Mesdames et Messieurs les membres du Conseil,

  1. L'augmentation de cas enregistrés de violations des droits de l'homme et du droit international humanitaire reste préoccupante. L’expansion de l’espace opérationnel de la Mission et ses efforts de stabilisation ont permis à la MINUSCA d'accéder à des zones reculées du pays et d’y mener des enquêtes sur les droits de l'homme. Celles-ci ont mis entre autres lumière des violations non encore reportées, et commises avant 2021/2022.
  2. Je salue les efforts du Gouvernement visant à accroitre sa réponse aux violations des droits de l’homme et à la lutte contre l’impunité, comme l’illustre l’adoption de la Politique nationale des droits de l’homme en août dernier, dont
 

l’élaboration a bénéficié des contributions de la société civile. Par ailleurs, nous encourageons le gouvernement à plus d’efforts pour soutenir le système judiciaire national, l'administration pénitentiaire, et la pleine application de la loi, afin notamment que toute personne commettant des crimes odieux contre des civils, ou des soldats de la paix, soit dûment jugés et que justice soit rendue pour ces crimes.

  1. Sur le plan socio-économique, la période qui vient de s’achever fût malheureusement dominée par des défis persistants, aggravés par une augmentation des besoins humanitaires, due à l'afflux de réfugiés en provenance du Tchad et du Soudan. Je salue la solidarité exprimée à l’égard des réfugiés par le Gouvernement centrafricain et les populations des préfectures de la Vakaga et de la Lim-Pende, malgré leurs propre défis et situation critique d’insécurité alimentaire exacerbée par la fermeture de la frontière avec le Soudan, source traditionnelle de produits alimentaires de base. Je salue également la politique gouvernementale d’accueil à l’égard des réfugiés et des retournés centrafricains, et je remercie les donateurs pour leur généreux soutien.

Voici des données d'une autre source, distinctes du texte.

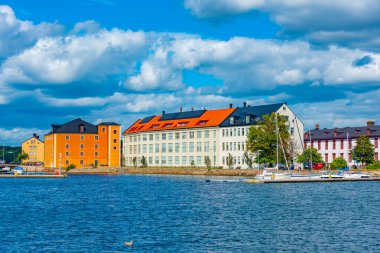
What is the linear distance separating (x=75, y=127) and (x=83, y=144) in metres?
5.45

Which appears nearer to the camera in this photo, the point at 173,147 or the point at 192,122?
the point at 192,122

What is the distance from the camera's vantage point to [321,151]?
13962 cm

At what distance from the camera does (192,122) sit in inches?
5807

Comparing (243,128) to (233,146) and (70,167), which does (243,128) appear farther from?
(70,167)

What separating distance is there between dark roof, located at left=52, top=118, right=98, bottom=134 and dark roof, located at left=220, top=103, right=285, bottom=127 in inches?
1983

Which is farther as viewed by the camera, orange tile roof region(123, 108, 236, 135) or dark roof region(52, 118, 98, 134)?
dark roof region(52, 118, 98, 134)

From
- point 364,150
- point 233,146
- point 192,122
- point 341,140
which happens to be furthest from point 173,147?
point 364,150

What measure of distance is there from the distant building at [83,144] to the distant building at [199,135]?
6.90 m

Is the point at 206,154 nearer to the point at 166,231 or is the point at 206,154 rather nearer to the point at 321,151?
the point at 321,151

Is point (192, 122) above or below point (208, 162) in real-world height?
above

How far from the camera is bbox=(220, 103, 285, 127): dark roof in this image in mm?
130312

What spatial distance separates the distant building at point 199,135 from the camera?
131875 mm

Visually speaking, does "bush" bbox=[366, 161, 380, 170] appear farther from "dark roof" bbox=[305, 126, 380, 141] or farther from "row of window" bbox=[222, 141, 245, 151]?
"row of window" bbox=[222, 141, 245, 151]

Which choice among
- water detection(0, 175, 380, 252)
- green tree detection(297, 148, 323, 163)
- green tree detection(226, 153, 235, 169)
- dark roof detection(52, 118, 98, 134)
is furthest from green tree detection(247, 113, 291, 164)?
dark roof detection(52, 118, 98, 134)
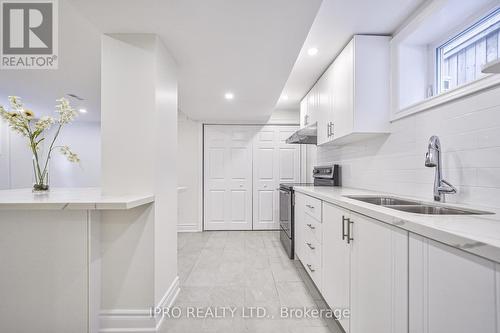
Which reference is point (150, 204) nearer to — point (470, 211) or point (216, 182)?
point (470, 211)

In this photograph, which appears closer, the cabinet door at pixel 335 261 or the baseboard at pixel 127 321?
the cabinet door at pixel 335 261

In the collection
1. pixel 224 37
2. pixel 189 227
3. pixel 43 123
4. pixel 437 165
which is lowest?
pixel 189 227

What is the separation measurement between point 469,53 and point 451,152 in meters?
0.67

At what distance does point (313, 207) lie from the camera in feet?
6.85

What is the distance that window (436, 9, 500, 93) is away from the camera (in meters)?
1.28

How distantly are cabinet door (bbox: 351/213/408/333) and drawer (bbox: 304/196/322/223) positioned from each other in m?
0.62

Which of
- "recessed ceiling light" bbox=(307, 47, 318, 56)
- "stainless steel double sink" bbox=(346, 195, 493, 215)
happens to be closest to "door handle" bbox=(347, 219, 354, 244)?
"stainless steel double sink" bbox=(346, 195, 493, 215)

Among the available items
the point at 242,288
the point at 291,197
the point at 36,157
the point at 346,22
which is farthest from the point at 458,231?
the point at 36,157

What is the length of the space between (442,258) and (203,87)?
2.64 m

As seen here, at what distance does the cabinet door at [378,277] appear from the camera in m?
0.91

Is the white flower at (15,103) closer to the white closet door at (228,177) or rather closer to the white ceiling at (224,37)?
the white ceiling at (224,37)

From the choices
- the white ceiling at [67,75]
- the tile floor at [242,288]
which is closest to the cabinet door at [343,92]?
the tile floor at [242,288]

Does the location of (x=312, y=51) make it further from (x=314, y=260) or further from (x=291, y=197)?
(x=314, y=260)

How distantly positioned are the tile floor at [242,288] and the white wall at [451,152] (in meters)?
1.26
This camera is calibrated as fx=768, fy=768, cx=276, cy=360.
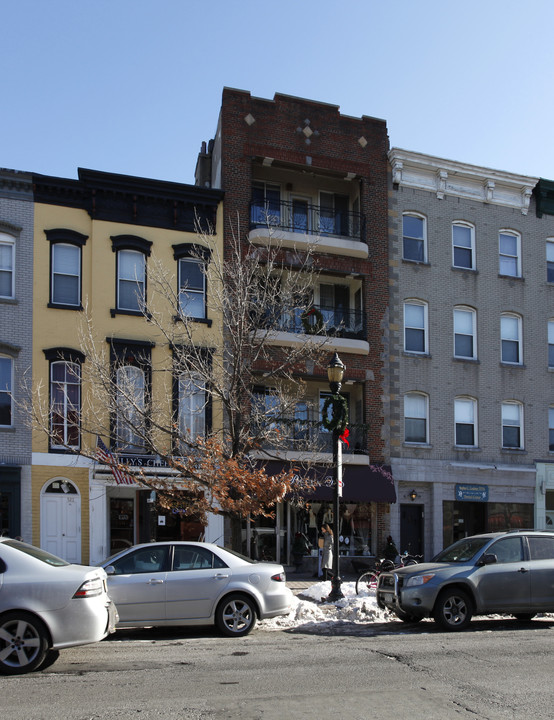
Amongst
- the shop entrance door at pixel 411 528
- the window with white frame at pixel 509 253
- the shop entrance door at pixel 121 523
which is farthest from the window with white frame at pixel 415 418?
the shop entrance door at pixel 121 523

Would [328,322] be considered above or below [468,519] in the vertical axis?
above

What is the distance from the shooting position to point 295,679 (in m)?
8.32

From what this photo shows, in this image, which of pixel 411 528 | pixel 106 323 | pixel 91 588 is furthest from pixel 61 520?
pixel 91 588

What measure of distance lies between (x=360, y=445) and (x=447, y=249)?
7564 millimetres

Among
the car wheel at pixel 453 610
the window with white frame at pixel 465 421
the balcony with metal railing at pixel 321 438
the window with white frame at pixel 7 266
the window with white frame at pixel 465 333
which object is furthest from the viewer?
the window with white frame at pixel 465 333

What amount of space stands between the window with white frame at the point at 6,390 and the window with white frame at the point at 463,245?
15.1 meters

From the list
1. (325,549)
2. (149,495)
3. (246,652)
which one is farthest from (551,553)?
(149,495)

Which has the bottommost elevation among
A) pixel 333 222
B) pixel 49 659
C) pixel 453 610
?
pixel 453 610

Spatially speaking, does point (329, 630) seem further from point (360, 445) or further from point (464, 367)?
point (464, 367)

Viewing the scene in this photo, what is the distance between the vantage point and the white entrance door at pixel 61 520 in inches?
810

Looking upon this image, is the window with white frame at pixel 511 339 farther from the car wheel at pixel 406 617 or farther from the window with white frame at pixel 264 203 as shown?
the car wheel at pixel 406 617

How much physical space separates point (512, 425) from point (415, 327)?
4.93 meters

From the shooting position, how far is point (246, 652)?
396 inches

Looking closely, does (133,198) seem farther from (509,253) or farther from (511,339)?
(511,339)
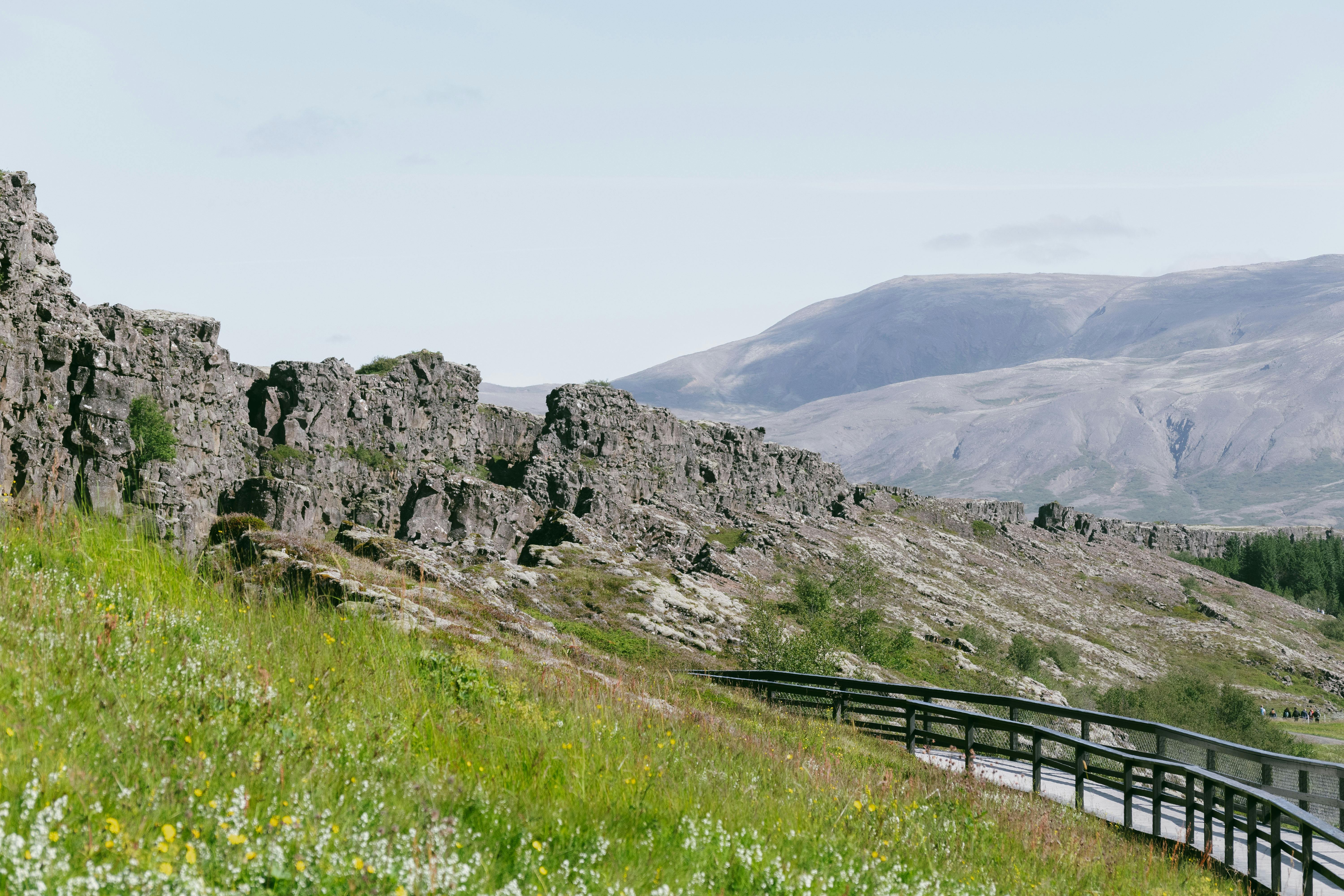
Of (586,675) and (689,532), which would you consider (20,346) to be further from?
(689,532)

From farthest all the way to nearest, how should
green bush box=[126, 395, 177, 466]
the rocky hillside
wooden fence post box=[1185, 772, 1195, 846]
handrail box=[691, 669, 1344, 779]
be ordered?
green bush box=[126, 395, 177, 466] < the rocky hillside < wooden fence post box=[1185, 772, 1195, 846] < handrail box=[691, 669, 1344, 779]

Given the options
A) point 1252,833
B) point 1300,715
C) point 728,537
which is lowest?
point 1300,715

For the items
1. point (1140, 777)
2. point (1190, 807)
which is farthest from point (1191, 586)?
point (1190, 807)

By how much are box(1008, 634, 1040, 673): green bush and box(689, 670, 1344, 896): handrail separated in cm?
6907

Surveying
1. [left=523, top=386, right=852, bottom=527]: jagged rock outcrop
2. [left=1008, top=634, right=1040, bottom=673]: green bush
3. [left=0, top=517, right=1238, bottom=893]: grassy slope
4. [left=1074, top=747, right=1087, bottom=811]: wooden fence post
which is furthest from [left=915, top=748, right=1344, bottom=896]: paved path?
[left=523, top=386, right=852, bottom=527]: jagged rock outcrop

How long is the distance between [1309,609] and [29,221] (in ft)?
657

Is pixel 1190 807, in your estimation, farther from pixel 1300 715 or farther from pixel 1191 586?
pixel 1191 586

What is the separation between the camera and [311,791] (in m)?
5.34

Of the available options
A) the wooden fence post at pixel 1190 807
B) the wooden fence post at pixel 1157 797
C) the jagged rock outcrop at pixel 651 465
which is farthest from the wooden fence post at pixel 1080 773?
the jagged rock outcrop at pixel 651 465

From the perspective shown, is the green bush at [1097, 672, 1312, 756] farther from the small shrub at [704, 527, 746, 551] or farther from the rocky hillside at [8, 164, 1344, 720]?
the small shrub at [704, 527, 746, 551]

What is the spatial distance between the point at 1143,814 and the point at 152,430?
63.5 meters

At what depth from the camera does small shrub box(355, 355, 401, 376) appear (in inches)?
3873

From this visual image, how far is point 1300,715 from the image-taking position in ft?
309

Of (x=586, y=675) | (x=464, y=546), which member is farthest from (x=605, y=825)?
(x=464, y=546)
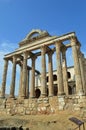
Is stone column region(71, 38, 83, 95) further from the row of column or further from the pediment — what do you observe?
the pediment

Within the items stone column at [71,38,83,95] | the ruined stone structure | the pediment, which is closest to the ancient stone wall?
the ruined stone structure

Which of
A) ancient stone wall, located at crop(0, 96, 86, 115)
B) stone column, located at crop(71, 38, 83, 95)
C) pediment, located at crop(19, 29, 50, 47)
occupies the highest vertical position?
pediment, located at crop(19, 29, 50, 47)

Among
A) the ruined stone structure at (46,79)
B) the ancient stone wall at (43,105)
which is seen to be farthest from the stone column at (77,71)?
the ancient stone wall at (43,105)

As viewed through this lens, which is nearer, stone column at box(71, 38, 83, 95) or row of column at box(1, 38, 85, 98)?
stone column at box(71, 38, 83, 95)

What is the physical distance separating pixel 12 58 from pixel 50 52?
8078 mm

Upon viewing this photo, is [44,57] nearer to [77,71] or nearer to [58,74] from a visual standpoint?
[58,74]

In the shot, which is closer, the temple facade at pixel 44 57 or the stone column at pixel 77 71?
the stone column at pixel 77 71

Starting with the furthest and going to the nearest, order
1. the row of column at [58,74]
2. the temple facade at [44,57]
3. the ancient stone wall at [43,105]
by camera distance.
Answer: the temple facade at [44,57], the row of column at [58,74], the ancient stone wall at [43,105]

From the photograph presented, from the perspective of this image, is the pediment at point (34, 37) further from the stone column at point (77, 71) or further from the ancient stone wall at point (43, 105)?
the ancient stone wall at point (43, 105)

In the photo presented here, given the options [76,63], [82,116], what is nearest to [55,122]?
[82,116]

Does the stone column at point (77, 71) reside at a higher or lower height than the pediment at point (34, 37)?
lower

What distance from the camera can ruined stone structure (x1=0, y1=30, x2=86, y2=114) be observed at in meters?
22.5

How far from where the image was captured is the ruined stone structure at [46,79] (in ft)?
73.8

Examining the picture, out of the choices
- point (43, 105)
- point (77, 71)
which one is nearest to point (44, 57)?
point (77, 71)
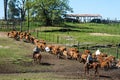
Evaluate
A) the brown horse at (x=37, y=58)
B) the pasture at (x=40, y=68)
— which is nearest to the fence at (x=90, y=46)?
the pasture at (x=40, y=68)

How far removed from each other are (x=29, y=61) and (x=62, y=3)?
47.9m

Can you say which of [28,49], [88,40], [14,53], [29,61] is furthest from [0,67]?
[88,40]

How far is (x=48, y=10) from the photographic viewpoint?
8219cm

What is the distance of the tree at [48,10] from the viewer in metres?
81.7

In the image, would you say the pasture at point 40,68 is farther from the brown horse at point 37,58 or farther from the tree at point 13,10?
the tree at point 13,10

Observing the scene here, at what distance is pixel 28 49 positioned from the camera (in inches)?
1783

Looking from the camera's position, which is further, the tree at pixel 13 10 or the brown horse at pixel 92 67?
the tree at pixel 13 10

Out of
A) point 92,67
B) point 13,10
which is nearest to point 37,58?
point 92,67

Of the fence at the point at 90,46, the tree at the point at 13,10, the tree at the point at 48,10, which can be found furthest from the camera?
the tree at the point at 13,10

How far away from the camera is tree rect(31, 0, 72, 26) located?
81688mm

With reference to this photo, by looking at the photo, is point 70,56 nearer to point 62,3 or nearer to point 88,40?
point 88,40

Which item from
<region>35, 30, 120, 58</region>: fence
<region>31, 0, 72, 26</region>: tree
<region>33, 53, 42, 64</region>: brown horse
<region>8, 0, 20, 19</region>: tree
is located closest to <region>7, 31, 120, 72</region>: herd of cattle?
<region>33, 53, 42, 64</region>: brown horse

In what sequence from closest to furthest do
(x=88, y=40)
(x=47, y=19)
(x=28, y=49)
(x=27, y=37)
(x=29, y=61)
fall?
(x=29, y=61) → (x=28, y=49) → (x=27, y=37) → (x=88, y=40) → (x=47, y=19)

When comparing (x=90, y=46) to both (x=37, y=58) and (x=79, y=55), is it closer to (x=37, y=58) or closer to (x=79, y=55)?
(x=79, y=55)
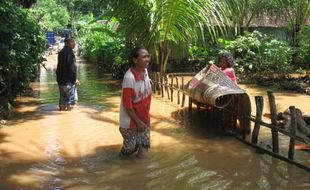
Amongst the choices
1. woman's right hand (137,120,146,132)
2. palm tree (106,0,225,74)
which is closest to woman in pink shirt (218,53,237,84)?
palm tree (106,0,225,74)

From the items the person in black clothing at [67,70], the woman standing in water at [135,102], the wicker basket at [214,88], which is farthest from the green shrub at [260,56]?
the woman standing in water at [135,102]

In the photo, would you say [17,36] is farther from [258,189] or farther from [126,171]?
[258,189]

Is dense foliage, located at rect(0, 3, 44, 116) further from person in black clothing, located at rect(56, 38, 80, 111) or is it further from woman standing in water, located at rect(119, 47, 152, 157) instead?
woman standing in water, located at rect(119, 47, 152, 157)

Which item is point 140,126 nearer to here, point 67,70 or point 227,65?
point 227,65

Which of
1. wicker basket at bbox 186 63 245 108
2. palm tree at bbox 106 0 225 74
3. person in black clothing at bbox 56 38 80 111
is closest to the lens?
wicker basket at bbox 186 63 245 108

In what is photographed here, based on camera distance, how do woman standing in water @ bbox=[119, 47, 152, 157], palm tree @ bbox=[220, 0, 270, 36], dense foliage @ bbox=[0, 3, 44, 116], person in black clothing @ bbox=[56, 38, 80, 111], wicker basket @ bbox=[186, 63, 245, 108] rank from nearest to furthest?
woman standing in water @ bbox=[119, 47, 152, 157] < wicker basket @ bbox=[186, 63, 245, 108] < dense foliage @ bbox=[0, 3, 44, 116] < person in black clothing @ bbox=[56, 38, 80, 111] < palm tree @ bbox=[220, 0, 270, 36]

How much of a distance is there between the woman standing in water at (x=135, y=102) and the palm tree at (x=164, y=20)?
4.79 meters

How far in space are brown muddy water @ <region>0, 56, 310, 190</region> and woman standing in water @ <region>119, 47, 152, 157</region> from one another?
40 centimetres

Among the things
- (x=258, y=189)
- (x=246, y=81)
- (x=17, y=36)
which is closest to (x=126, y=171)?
(x=258, y=189)

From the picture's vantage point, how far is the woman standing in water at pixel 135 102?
225 inches

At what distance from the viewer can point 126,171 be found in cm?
582

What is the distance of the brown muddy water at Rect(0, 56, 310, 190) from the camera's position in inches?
214

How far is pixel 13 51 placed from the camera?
344 inches

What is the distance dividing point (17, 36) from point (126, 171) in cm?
455
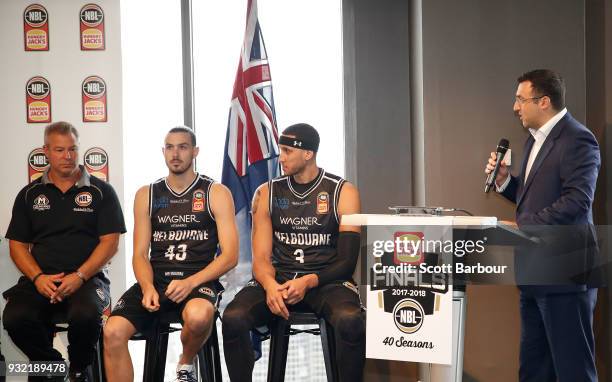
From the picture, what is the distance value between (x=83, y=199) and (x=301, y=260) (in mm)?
1237

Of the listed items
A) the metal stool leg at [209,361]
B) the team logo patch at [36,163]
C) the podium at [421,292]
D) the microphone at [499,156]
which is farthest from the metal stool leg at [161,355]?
the microphone at [499,156]

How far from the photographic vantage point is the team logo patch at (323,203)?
3.45 meters

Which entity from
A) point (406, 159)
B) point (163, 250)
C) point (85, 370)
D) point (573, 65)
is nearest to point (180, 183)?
point (163, 250)

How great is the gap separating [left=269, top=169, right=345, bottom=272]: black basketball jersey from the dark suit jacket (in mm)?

Monsieur le Président, Mesdames et Messieurs les membres du Conseil,

  1. La Mission a poursuivi la reconfiguration de son dispositif de sécurité, en suivant un processus de rationalisation séquencée qui vise à optimaliser l’efficience de nos composantes en uniformes et civils, notamment au regard de notre mandat de protection des civils, de sécurisation de l’assistance humanitaire, de soutien à la médiation des conflits locaux et réconciliation ainsi qu’à la facilitation de la mise en œuvre décentralisée du processus politique de paix. Pour une performance et une intégration renforcée, nous allons continuer à rationaliser le nombre des bases opérationnelles temporaires et à améliorer les conditions de vie et de travail du personnel civil et en uniforme, en donnant priorité aux conditions de travail du personnel déployé hors de Bangui.
  2. Afin de préserver les valeurs des Nations Unies et de maintenir la confiance de la population partout où nous opérons, la MINUSCA continue à renforcer la prévention et la gestion des risques d'exploitation et abus sexuels, tout en travaillant avec les agences de l’équipe pays des nations-unies pour assister les victimes identifiées. En définitive, la surveillance accrue exercée par la MINUSCA et les réseaux communautaires locaux, soutenus par la Mission, ont permis de réduire le nombre des nouveaux cas signalés en 2023. Nous multiplierons et maintiendrons ces efforts multidimensionnels, en conformité absolue avec la politique de tolérance zéro du Secrétaire Général.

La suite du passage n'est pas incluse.